BonAyu Lifesciences aims to disrupt drug-delivery using thin strips, raises $1.3 M
Bangalore-based BonAyu Lifesciences, which has been innovating drug delivery through thin strips, recently raised $1.3 million from an HNI, the founders shared in an exclusive interaction with YourStory.
Founded in 2015, the startup’s breakthrough innovation is increasing the dosage limit per strip from just 40 mg to 500 mg, opening greater scope for convenient drug delivery.
Its existing angel investors include global leaders in the pharmaceutical industry like John D Balian, former Chief Medical Officer and Chief R&D Operations Officer at Johnson & Johnson Family of Consumer Companies; and Oliver S Hufer, Executive VP of speciality chemicals company Novecare Incubator of Solvay.
Founders and brother-sister duo Bhavna Basu and Vishal Kataria bring nearly two decades of experience in the pharmaceutical industry each and are now making a case for convenient and effective drug delivery through strips as an alternative to solid oral drugs and dietary supplements in the form of pills, capsules, powders, gel tabs, extracts, or liquids.
“Although thin strips are considered the most effective way of delivering drugs, one strip could not carry more than 40 mg dosage earlier. Hence, it was difficult for drugs with higher dosage and that is why there are very few thin strips available in the pharmaceutical industry,” says Bhavna.
In 2019, the government of India’s Department of Biotechnology recognised BonAyu Lifesciences as the top innovator, and the startup also received BIRAC grant in the same year. The following year, it received the National Startup Award, and Elevate Grant from the Karnataka government.
The lab-to-market journey
In 2016, the duo met John D Balian when he was scouting for companies to invest in India and discussed the startup and its idea. At the time, pharmaceutical companies were facing two challenges when it came to thin strip products — outdated manufacturing technology that rendered short shelf life, and the limitation on dosage.
“He told us, if we overcome these challenges, then the sky's the limit,” Bhavna recalls, adding that the duo received $100,000 each from John and Oliver a year later.
Most of the equipment to build manufacturing technology were either sourced from Japan, Germany, or the US. “But with little infrastructure, we leveraged our experience in process engineering and customised various equipment to our needs and were able to develop a completely in-house built tech for manufacturing, which is an FDA approved GMP facility,” adds Vishal.
After five years of research, BonAyu launched a range of nutraceutical products direct to consumers through online channels such as Amazon, Flipkart, and Netmeds, besides its own website. Although the technology is ready to manufacture pharmaceutical drugs, it is yet to secure licenses for the same in India and hopes to enter the pharma sector through partnerships with established pharmaceutical companies.
"We realised the low-hanging fruit or the fastest growing market is that of nutraceuticals or the supplements market and we have almost 60 different products," Bhavna says.
In fact, the startup claims to be the only company globally to offer Glutathione molecule, a dietary supplement usually taken in the form of injection or pills.

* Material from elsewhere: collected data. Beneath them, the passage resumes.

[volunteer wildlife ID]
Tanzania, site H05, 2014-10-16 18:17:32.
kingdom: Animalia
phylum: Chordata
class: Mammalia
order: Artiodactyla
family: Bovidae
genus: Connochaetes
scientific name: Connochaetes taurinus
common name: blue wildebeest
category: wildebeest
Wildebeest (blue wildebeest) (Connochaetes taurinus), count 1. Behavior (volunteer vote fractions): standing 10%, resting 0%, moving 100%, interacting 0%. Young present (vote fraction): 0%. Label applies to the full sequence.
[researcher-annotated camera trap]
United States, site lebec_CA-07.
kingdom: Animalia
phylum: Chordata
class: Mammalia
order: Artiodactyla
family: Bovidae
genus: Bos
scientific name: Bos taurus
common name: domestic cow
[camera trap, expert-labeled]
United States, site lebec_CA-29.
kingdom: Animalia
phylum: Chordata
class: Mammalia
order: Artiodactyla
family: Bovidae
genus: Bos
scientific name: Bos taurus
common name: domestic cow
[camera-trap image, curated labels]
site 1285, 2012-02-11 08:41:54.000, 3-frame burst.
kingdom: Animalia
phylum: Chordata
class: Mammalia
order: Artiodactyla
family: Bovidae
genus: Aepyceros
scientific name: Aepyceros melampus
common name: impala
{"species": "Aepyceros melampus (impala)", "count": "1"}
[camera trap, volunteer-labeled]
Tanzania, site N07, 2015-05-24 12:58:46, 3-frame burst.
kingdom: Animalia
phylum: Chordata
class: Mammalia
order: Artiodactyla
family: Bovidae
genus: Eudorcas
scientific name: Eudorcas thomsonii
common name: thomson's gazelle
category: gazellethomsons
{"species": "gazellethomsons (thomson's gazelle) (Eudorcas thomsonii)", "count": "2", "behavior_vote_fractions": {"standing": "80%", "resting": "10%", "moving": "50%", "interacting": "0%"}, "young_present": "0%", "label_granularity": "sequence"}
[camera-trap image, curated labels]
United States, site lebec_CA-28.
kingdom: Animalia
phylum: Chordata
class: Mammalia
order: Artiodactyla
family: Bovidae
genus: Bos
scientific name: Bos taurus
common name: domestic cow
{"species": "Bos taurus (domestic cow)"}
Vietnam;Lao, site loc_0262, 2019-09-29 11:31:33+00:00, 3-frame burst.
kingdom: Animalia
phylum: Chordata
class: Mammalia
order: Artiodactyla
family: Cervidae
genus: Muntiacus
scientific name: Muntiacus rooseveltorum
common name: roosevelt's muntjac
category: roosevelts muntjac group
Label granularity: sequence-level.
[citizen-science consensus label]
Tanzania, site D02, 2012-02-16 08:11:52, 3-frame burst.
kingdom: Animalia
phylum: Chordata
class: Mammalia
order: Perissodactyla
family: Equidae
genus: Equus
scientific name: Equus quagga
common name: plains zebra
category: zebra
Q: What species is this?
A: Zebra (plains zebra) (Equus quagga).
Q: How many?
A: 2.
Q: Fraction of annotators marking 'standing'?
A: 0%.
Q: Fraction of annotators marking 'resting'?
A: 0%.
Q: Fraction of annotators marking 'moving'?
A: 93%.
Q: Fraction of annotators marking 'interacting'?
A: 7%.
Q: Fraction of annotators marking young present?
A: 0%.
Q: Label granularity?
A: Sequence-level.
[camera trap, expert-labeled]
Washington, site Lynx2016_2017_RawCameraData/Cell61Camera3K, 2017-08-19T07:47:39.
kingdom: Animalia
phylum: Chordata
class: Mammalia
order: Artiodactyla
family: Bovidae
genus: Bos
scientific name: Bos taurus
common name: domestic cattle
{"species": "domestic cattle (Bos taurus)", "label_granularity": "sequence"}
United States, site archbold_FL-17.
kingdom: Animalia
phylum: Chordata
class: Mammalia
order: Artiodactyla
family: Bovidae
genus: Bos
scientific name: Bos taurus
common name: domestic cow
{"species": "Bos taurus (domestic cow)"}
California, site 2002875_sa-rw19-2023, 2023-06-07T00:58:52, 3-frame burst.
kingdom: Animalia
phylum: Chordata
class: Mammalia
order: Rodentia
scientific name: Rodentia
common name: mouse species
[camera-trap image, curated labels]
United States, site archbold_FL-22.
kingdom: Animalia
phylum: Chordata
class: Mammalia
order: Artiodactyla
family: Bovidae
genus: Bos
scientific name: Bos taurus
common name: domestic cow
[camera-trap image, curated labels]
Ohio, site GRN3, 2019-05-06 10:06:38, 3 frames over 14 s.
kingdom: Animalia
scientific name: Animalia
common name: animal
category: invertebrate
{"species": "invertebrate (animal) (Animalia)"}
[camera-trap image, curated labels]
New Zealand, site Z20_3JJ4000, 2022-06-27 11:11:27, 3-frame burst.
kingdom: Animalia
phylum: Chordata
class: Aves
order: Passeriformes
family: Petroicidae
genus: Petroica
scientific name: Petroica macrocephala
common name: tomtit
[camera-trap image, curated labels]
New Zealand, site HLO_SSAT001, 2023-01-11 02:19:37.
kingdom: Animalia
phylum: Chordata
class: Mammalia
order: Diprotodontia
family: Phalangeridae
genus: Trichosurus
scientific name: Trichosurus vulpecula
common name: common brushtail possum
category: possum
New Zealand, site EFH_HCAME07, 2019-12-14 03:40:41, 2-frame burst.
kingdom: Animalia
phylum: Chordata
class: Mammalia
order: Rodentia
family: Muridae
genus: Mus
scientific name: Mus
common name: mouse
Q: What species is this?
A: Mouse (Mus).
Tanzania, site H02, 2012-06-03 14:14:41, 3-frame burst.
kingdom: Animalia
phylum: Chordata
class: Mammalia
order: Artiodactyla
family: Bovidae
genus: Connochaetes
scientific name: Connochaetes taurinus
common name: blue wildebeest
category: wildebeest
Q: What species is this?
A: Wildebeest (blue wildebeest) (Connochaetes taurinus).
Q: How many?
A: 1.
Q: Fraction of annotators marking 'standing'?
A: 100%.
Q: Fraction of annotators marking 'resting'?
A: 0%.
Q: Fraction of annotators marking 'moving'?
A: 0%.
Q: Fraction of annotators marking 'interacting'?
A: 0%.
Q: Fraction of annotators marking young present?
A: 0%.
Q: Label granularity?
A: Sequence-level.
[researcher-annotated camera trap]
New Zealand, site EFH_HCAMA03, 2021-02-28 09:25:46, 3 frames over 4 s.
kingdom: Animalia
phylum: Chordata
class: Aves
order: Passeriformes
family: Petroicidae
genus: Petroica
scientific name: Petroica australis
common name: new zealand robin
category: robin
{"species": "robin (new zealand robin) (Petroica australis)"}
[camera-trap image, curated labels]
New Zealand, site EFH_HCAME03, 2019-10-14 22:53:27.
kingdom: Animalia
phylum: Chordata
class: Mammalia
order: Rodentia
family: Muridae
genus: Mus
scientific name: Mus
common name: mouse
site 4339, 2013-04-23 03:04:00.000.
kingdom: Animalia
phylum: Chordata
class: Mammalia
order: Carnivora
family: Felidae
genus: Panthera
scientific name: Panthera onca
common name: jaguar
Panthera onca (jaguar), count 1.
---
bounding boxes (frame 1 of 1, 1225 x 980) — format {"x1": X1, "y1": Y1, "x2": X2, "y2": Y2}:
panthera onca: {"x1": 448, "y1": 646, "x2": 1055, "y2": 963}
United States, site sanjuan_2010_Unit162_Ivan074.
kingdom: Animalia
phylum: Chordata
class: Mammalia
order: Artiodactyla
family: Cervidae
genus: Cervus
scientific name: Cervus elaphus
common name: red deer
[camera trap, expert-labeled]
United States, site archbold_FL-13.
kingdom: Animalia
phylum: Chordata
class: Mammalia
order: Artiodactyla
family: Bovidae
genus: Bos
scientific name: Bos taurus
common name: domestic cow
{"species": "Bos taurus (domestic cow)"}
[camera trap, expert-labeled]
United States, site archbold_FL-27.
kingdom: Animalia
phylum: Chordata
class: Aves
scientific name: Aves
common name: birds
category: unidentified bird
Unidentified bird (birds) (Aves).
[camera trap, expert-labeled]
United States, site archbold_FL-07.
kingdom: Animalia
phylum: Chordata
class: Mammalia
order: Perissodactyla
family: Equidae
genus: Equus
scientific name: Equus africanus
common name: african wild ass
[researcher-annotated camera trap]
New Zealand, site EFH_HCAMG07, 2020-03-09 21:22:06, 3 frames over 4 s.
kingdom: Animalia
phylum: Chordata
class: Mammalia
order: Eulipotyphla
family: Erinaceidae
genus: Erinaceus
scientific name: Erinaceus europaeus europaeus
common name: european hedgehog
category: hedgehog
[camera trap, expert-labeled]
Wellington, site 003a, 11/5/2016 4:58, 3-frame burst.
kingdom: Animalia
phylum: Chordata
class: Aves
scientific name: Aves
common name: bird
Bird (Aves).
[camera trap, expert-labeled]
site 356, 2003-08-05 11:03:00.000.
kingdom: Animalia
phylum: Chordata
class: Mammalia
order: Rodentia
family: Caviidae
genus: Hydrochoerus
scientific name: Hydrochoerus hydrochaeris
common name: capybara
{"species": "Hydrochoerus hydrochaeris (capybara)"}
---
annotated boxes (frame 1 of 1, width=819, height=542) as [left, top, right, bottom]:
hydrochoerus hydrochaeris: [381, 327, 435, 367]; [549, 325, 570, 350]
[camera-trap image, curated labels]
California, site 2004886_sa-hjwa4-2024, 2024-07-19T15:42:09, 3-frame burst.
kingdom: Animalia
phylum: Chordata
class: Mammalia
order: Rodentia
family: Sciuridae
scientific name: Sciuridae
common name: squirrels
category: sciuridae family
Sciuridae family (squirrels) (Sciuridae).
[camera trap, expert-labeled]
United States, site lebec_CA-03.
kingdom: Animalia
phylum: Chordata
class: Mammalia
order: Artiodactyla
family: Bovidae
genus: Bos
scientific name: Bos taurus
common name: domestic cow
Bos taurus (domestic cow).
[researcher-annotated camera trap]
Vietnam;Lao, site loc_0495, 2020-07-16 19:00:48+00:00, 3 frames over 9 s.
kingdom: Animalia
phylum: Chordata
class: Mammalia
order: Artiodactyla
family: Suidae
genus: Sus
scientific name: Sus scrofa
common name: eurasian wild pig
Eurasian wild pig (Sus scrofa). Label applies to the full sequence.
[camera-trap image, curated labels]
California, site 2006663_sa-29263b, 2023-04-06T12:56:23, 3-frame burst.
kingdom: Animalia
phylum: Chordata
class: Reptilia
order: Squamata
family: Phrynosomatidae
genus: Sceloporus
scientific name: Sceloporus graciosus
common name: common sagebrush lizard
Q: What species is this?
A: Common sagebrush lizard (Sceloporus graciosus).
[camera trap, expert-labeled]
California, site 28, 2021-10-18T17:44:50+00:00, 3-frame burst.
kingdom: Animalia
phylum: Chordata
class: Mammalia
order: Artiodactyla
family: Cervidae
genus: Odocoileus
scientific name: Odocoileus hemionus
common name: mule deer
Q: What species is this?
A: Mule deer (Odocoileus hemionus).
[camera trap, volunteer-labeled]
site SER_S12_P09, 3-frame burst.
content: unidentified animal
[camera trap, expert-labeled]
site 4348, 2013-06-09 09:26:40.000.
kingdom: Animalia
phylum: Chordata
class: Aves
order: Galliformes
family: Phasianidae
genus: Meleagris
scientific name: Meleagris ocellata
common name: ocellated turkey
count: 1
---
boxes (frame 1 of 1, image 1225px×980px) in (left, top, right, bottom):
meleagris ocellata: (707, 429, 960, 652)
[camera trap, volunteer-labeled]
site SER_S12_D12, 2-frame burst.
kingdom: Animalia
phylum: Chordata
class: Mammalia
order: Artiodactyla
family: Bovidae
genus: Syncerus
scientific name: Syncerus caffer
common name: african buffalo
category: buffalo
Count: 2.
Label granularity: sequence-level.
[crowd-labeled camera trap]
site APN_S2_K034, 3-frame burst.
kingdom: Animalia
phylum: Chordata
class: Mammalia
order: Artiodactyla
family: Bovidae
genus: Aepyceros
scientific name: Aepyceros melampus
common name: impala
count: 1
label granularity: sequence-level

Although thin strips or films are an effective means of drug delivery, it is limited to a maximum dosage capacity of 40 mg so far. Bengaluru-based startup BonAyu is raising that to 500 mg.
“It gives a glow to the skin and people usually get an injection and take maintenance dosages for at least six months to a year. The problem with consuming pills or capsules is that the molecule degrades in the stomach and has little benefit. With the thin strip, it gets absorbed through the mucous membrane and directly goes into the blood and the absorption rates are much higher,” she explains, adding that the product is gaining huge response from experts as well as consumers.
Now based in London, Bhavna has obtained necessary regulatory approvals to operate in the UK, US and European markets and hopes to launch the products soon.
BonAyu has a large market opportunity, both domestically and internationally.
The global market for advanced drug delivery systems was valued at $231 billion in 2020 and is expected to reach $310 billion by 2025, growing at a CAGR of 6.1 percent between 2020 and 2025, according to BCC Research. The nutraceuticals market in India is expected to reach $18 billion by the end of 2025.
The biggest challenge to scale BonAyu Lifesciences has been financial constraints. Despite external fundings, the duo had to keep putting in their money — Rs 3.5 crore so far — to keep the research work going and file various patents.
“Research involves a lot of trial and error and we have had our share of failures. At some point, we were tired of bootstrapping the company even after angel investments and five to six years is a long time but we realised we had reached a certain stage,” Bhavna says.
However, the two founders had a clear vision from day one — to launch products commercially, regardless of how long research takes. Today, the startup is receiving a lot of interest from end consumers, as well as international pharma companies for B2B partnerships.